Transcribe, word for word, the portion of the text on the future of SaaS that begins at "As the market" and stops after "for their business.".

● SUPPLIED TEXT:
--- --- ---

Software applications have come leaps and bounds as widespread and reliable internet evolved from amenity to business expectation. As a result, software as a service (SaaS) has replaced standalone software releases, introducing new players to the scene eager to fill digital gaps and gain market share.
Compared to traditional on-premise licensed software, which requires vendors to implement software, develop infrastructure, and support the customer's IT department, the cloud-based capabilities of SaaS enable remote deployment and management. Although SaaS presents many advantages for businesses and employees, including remote access, reduced costs on hardware, and simplified infrastructure, it also presents new challenges for organizations as they embark on their digital transformation journey.
In this article, we'll address tactics for navigating the future of SaaS.
Where is the future of SaaS headed?
The global SaaS market is exponentially growing as organizations seek to remain competitive amid economic uncertainty, expanding internet usage and applications, changing regulations, and growing security concerns. In 2021, the global SaaS market is expected to grow to $272.49 billion, signifying a compound annual growth rate (CAGR) of 20.8%. By 2025, the market is anticipated to be worth $436.9 billion.
As the market grows, so will the number of software solutions organizations use. For example, a recent survey by AppDirect found that 56% of small or medium-sized businesses (SMBs) use five or more SaaS applications – a 25% increase from 2017 survey results. At the same time, 52% of respondents stated that they made at least one SaaS investment during the COVID-19 pandemic that resulted in a poor fit for their business.
Software stacks can quickly become convoluted by redundant or ineffective software applications. Therefore, it's paramount for organizations to become more critical of what software is used, how it's managed, and whether it aligns with business goals.
How businesses can navigate SaaS challenges
SaaS is here to stay. Therefore, it's important to consider challenges that may complicate your SaaS initiatives to make the most out of SaaS investments. Here are three strategies for navigating future SaaS challenges.
Adapt tech to your business (not your business to tech)

--- --- ---

● MATERIAL SHOWN:
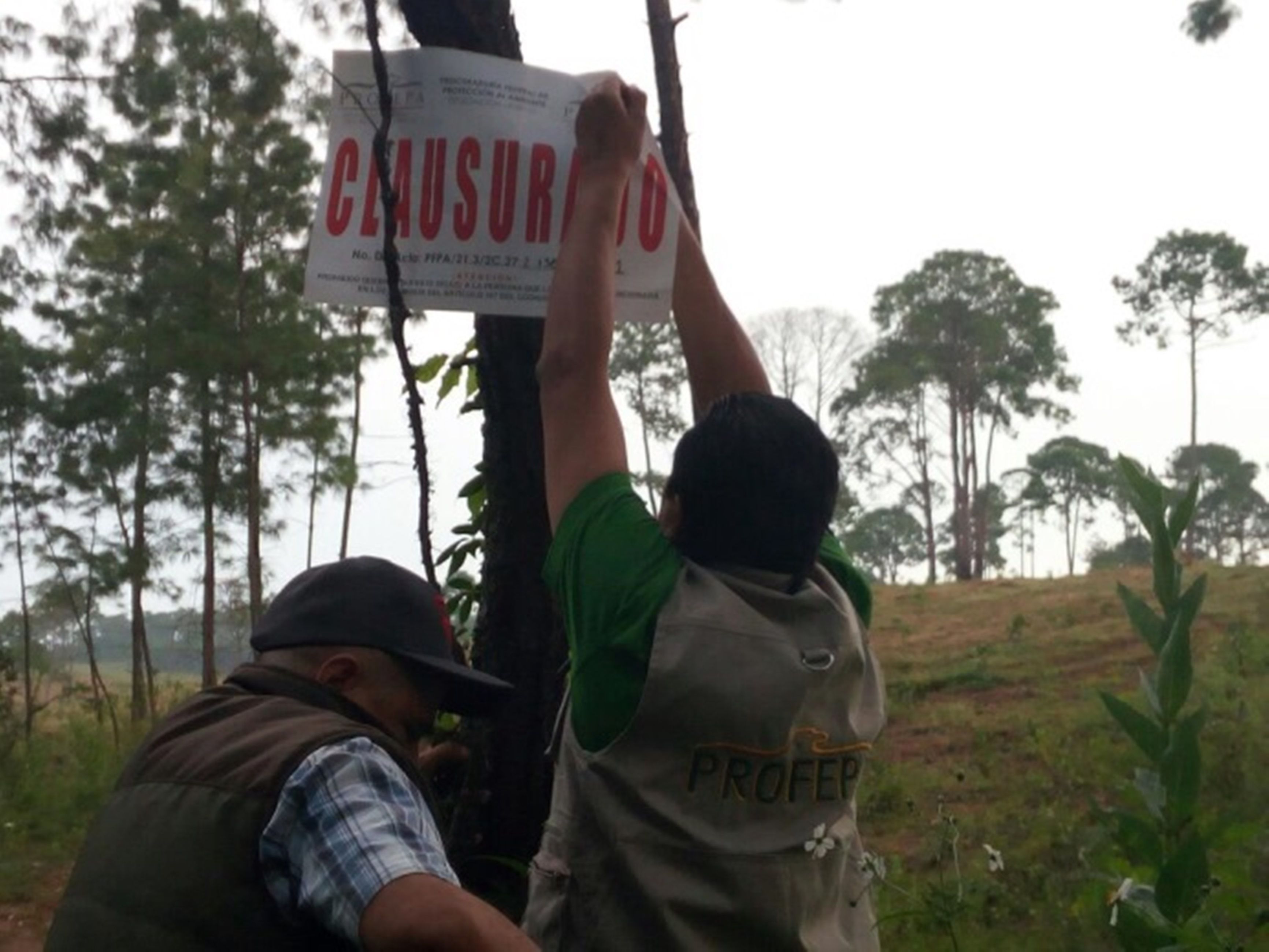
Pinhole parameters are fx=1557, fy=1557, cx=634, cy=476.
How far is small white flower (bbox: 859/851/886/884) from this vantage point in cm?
181

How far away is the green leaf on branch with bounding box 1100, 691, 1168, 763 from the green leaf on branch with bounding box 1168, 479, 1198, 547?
0.21 m

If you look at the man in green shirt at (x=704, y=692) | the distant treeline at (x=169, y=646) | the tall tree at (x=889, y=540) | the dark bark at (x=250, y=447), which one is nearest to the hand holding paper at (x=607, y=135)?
the man in green shirt at (x=704, y=692)

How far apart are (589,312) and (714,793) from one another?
573 millimetres

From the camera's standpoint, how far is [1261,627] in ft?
41.6

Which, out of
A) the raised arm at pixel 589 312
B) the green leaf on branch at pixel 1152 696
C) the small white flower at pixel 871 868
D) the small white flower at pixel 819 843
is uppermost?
the raised arm at pixel 589 312

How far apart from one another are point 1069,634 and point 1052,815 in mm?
7457

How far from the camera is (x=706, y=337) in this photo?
217 cm

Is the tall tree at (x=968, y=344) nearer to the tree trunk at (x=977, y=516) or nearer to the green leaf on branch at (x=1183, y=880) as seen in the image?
the tree trunk at (x=977, y=516)

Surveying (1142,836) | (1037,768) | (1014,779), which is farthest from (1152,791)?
(1037,768)

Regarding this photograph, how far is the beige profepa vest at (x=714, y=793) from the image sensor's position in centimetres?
157

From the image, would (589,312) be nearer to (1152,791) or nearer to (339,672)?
(339,672)

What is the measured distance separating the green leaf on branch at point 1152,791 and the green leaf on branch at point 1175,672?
0.09 m

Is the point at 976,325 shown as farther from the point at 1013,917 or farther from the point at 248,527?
the point at 1013,917

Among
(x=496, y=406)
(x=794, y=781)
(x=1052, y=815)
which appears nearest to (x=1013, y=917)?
(x=1052, y=815)
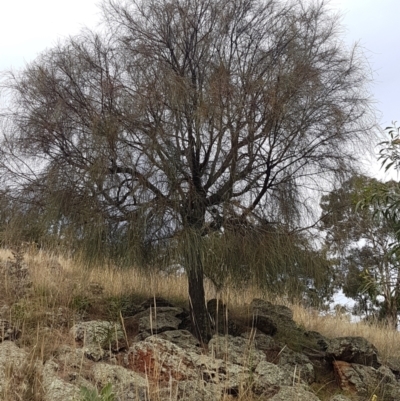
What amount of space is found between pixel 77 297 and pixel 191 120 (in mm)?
2566

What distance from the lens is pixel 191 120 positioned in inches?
206

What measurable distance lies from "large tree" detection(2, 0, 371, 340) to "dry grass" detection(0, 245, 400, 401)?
3.10ft

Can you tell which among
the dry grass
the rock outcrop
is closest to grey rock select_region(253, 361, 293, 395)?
the rock outcrop

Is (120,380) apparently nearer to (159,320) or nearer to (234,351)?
(234,351)

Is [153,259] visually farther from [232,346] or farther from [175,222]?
[232,346]

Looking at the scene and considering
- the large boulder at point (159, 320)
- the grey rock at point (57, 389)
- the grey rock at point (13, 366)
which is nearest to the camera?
the grey rock at point (57, 389)

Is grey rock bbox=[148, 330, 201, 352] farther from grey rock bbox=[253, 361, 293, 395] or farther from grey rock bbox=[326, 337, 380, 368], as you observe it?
grey rock bbox=[326, 337, 380, 368]

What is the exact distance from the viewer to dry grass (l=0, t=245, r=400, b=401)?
5.24m

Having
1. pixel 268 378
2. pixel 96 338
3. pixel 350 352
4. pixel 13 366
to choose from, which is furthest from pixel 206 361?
pixel 350 352

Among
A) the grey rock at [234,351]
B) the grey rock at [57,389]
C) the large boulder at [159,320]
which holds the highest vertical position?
the large boulder at [159,320]

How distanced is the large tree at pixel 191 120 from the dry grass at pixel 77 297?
94 cm

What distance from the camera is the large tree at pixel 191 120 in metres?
5.21

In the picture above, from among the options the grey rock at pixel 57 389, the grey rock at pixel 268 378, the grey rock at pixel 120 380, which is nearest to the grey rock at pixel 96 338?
the grey rock at pixel 120 380

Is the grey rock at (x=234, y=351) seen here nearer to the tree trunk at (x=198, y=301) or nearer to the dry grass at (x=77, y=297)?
the tree trunk at (x=198, y=301)
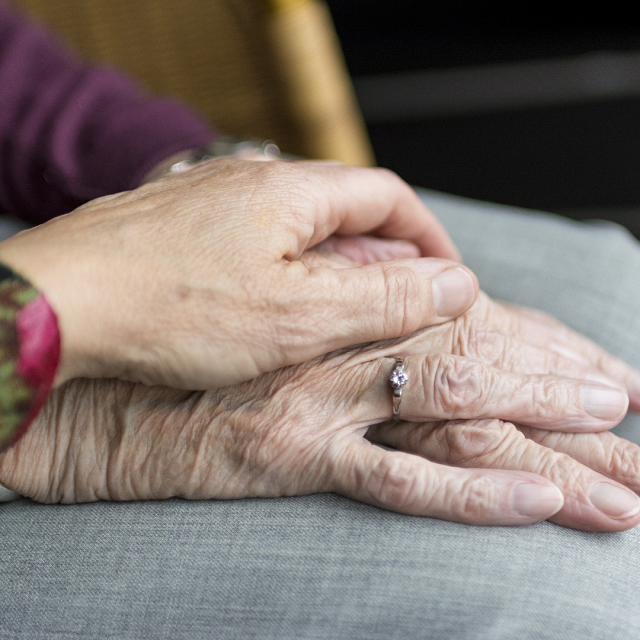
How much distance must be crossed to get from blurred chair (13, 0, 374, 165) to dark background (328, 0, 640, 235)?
1.15 meters

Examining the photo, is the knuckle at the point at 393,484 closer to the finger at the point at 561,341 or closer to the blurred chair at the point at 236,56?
the finger at the point at 561,341

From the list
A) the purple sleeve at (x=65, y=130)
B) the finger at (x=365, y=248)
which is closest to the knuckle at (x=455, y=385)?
the finger at (x=365, y=248)

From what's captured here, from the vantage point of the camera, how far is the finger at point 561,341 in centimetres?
80

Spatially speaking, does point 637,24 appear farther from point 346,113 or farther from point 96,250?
point 96,250

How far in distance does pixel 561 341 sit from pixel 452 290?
213mm

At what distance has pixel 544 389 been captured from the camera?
696 mm

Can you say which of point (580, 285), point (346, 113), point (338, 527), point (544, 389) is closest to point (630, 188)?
point (346, 113)

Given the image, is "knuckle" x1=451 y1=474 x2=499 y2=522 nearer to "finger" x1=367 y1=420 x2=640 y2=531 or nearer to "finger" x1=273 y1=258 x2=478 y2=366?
"finger" x1=367 y1=420 x2=640 y2=531

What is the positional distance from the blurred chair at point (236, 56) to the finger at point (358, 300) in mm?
816

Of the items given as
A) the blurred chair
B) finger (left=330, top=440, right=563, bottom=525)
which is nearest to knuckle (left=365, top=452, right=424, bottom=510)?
finger (left=330, top=440, right=563, bottom=525)

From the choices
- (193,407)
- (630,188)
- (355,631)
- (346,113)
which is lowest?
(630,188)

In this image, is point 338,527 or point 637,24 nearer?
point 338,527

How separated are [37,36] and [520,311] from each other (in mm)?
924

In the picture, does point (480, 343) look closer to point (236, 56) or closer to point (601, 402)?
point (601, 402)
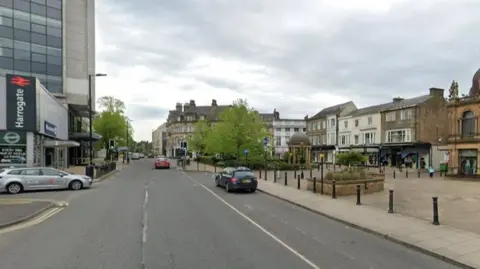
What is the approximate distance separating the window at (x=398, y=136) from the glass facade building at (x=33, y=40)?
151 ft

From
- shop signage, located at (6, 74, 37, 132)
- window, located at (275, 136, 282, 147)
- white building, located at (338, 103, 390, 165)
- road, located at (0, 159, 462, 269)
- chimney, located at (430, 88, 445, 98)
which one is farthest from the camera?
window, located at (275, 136, 282, 147)

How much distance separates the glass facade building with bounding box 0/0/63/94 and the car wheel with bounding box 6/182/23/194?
28.6 meters

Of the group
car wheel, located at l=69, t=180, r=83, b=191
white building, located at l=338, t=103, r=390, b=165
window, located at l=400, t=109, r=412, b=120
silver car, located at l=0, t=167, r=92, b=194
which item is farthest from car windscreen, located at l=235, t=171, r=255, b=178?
white building, located at l=338, t=103, r=390, b=165

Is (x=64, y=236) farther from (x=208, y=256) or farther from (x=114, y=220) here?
(x=208, y=256)

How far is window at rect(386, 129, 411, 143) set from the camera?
183ft

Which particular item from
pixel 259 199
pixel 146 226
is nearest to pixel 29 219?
pixel 146 226

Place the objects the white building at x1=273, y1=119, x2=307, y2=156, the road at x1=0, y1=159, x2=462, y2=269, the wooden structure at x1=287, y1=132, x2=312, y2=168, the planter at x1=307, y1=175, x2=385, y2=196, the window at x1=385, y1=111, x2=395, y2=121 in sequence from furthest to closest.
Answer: the white building at x1=273, y1=119, x2=307, y2=156 → the window at x1=385, y1=111, x2=395, y2=121 → the wooden structure at x1=287, y1=132, x2=312, y2=168 → the planter at x1=307, y1=175, x2=385, y2=196 → the road at x1=0, y1=159, x2=462, y2=269

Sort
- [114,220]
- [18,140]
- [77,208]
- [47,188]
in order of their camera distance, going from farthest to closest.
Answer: [18,140]
[47,188]
[77,208]
[114,220]

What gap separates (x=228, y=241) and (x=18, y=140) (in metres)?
25.2

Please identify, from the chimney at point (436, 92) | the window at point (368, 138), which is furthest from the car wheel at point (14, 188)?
the chimney at point (436, 92)

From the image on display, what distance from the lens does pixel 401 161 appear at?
57.3m

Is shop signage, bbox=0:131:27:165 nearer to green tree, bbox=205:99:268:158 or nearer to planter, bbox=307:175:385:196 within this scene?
planter, bbox=307:175:385:196

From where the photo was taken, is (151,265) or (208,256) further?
(208,256)

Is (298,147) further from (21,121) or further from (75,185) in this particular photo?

--- --- ---

● TASK ANSWER:
As the market grows, so will the number of software solutions organizations use. For example, a recent survey by AppDirect found that 56% of small or medium-sized businesses (SMBs) use five or more SaaS applications – a 25% increase from 2017 survey results. At the same time, 52% of respondents stated that they made at least one SaaS investment during the COVID-19 pandemic that resulted in a poor fit for their business.